• [The data]

*** Block opens ***

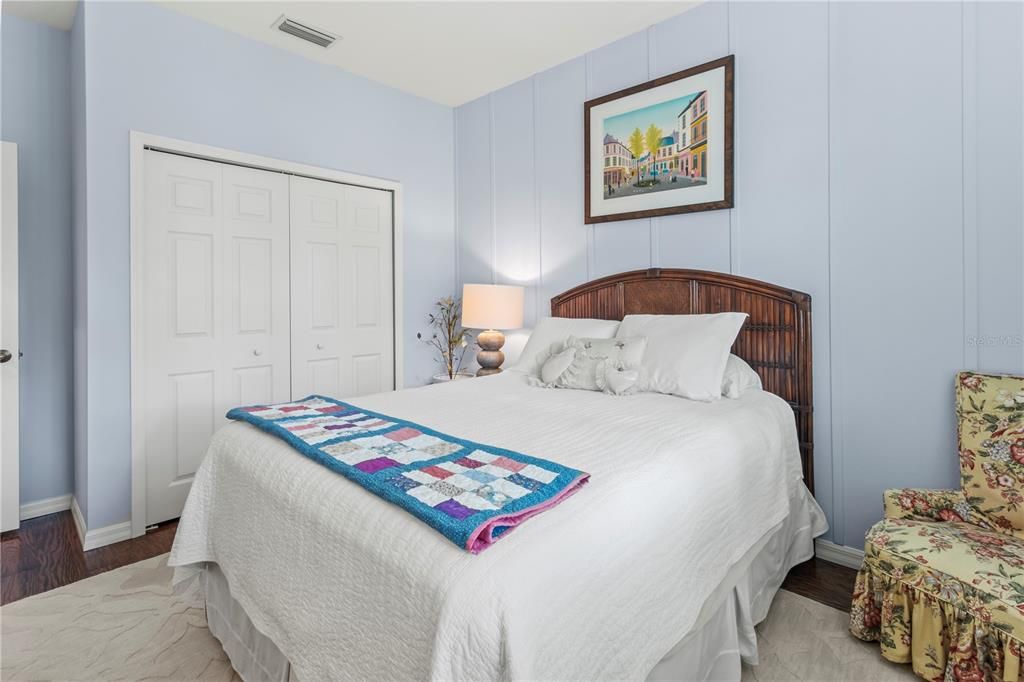 Под контрактом: $244,900 (2 спален, 2 ванн, 1285 Квадратных фут)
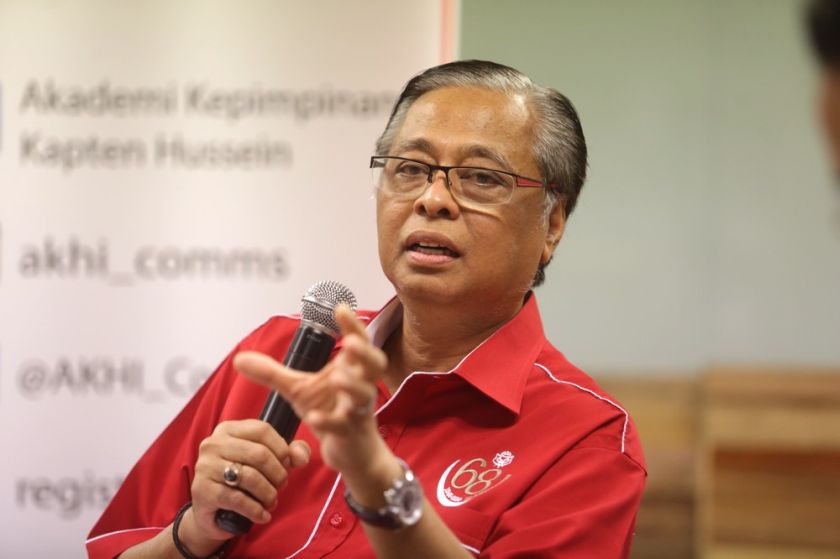 Agriculture and Agro-based Industries minister Datuk Seri Ismail Sabri Yaakob speaks at the 'Keuntungan Orang Tengah: Sahih Atau Sabotaj' forum , February 6, 2014. u00e2u20acu201d Picture by Choo Choy May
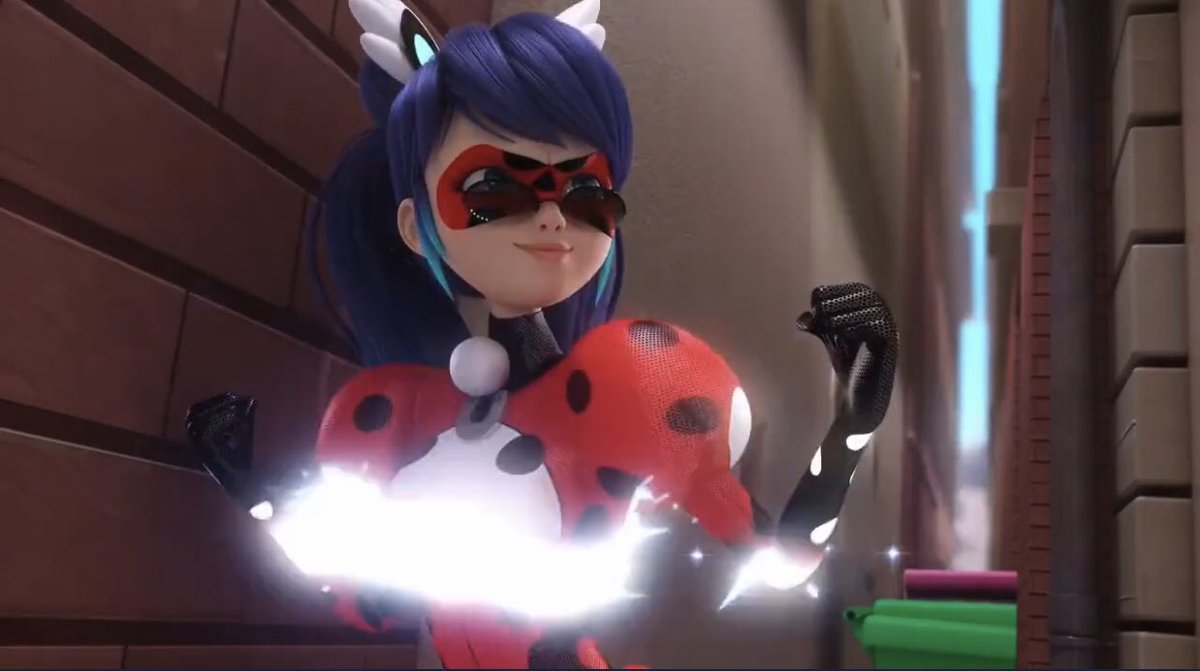 chat_noir_dgt's tweet photo. ¡Ladybug usando el poderoso Miraculous de la última oportunidad, el Miraculous del Conejo! #MLBS4Spoilers https://t.co/XWVmqWuKve
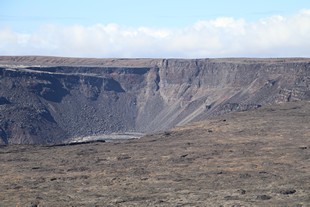Big Island - Volcanoes National Park - Crater Rim Drive - Halema’uma’u Crater, zoomed view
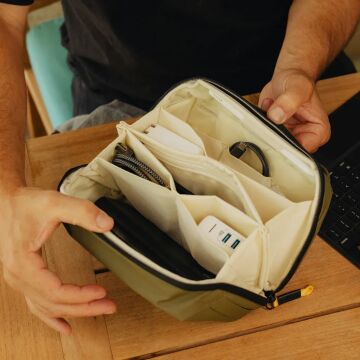 Tech Pouch Regular Teknoloji Aksesuar Çantası - Kelp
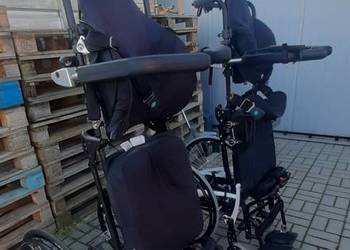 Wózek inwalidzki który postawi cię na nogi- pionizujący z funkcją leżenia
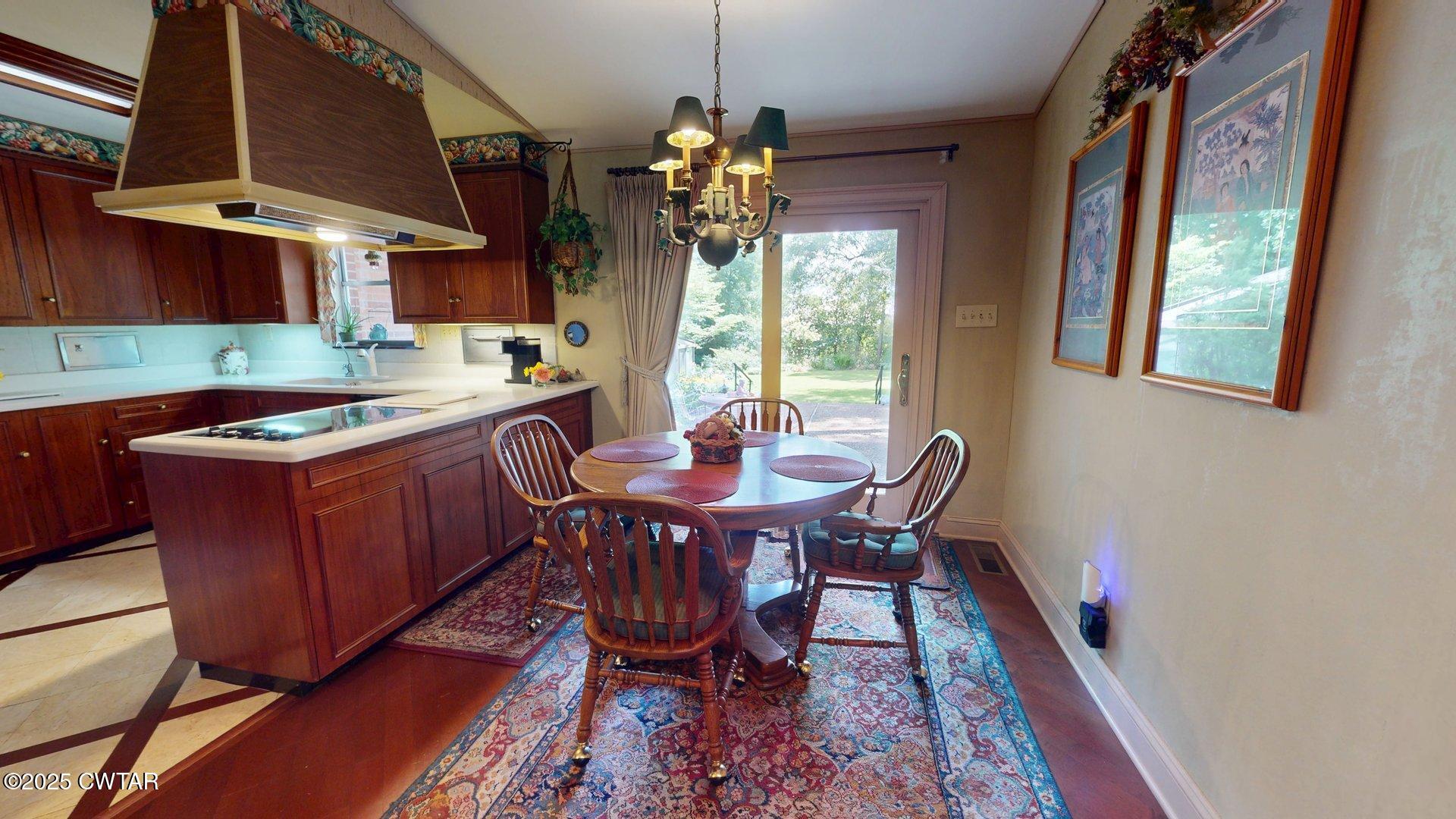 322 Flora Circle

*** Block closes ***

• [What to produce]
Set the entries down exactly, but not the pictures.

• [Exercise output]
 Под контрактом: $244,900 (2 спален, 2 ванн, 1285 Квадратных фут)
 Agriculture and Agro-based Industries minister Datuk Seri Ismail Sabri Yaakob speaks at the 'Keuntungan Orang Tengah: Sahih Atau Sabotaj' forum , February 6, 2014. u00e2u20acu201d Picture by Choo Choy May
 chat_noir_dgt's tweet photo. ¡Ladybug usando el poderoso Miraculous de la última oportunidad, el Miraculous del Conejo! #MLBS4Spoilers https://t.co/XWVmqWuKve
Big Island - Volcanoes National Park - Crater Rim Drive - Halema’uma’u Crater, zoomed view
 Tech Pouch Regular Teknoloji Aksesuar Çantası - Kelp
 Wózek inwalidzki który postawi cię na nogi- pionizujący z funkcją leżenia
 322 Flora Circle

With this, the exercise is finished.